• [STATED TASK A] In the listing, copy out word for word everything from the line containing "From a spatial" down to the line containing "What is the distance of", with both of those lines included.

• [EXCERPTED TEXT]

********

In this post, you will learn about a feature selection technique called as Sequential Backward Selection using Python code example.
Feature selection is one of the key steps in training the most optimal model in order to achieve higher computational efficiency while training the model, and also reduce the the generalization error of the model by removing irrelevant features or noise. Some of the important feature selection techniques includes L-norm regularization and greedy search algorithms such as sequential forward or backward feature selection, especially for algorithms which don’t support regularization. It is of utmost importance for data scientists to learn these techniques in order to build optimal models.

********

• [RECORDS SHOWN]
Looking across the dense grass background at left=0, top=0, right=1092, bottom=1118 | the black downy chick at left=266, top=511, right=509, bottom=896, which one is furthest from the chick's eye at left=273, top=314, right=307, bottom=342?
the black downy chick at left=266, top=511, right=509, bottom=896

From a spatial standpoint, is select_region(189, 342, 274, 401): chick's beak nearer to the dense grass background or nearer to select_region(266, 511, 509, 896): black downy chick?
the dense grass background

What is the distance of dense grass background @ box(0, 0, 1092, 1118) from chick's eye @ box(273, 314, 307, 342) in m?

********

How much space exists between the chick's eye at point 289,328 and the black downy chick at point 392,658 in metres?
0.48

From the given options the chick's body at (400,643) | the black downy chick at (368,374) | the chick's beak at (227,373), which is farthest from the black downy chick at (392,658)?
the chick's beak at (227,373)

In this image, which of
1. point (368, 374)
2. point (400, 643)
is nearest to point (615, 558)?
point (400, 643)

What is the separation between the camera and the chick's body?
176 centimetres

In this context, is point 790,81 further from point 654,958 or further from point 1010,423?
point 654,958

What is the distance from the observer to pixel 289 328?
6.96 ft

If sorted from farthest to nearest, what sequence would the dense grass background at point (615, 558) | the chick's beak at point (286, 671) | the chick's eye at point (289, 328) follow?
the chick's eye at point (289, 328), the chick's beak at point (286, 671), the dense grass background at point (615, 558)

********

• [STATED TASK B] Write the next part of the passage on Sequential Backward Selection, picking up after its last sentence.

• [FINAL RESULT A]
From a spatial standpoint, is select_region(189, 342, 274, 401): chick's beak nearer to the dense grass background or nearer to select_region(266, 511, 509, 896): black downy chick?
the dense grass background

What is the distance of dense grass background @ box(0, 0, 1092, 1118) from chick's eye @ box(273, 314, 307, 342) in m?

• [FINAL RESULT B]
Sequential backward selection algorithm aims to reduce the dimensionality of the initial feature subspace from N to K-features with a minimum reduction in the model performance to improve upon computational efficiency and reduce generalization error. The primary idea is to sequentially remove features from the given features list consisting of N features to reach to the list of K-features. At each stage of removal, the feature that causes the least performance loss gets removed. The search for features is based on combinatorial search algorithm where the subset of features get selected from combination and score is calculated for the subset and compared to other subsets. Note the usage of combinations class of itertools package in the code given below.
Here is the python code for sequential backward selection algorithm. The class takes the constructor as an instance of an estimator and subset of features to which the original feature space have to be reduced to. One can pass the training and test data set after feature scaling is done to determine the subset of features. The same is depicted in the python code given below.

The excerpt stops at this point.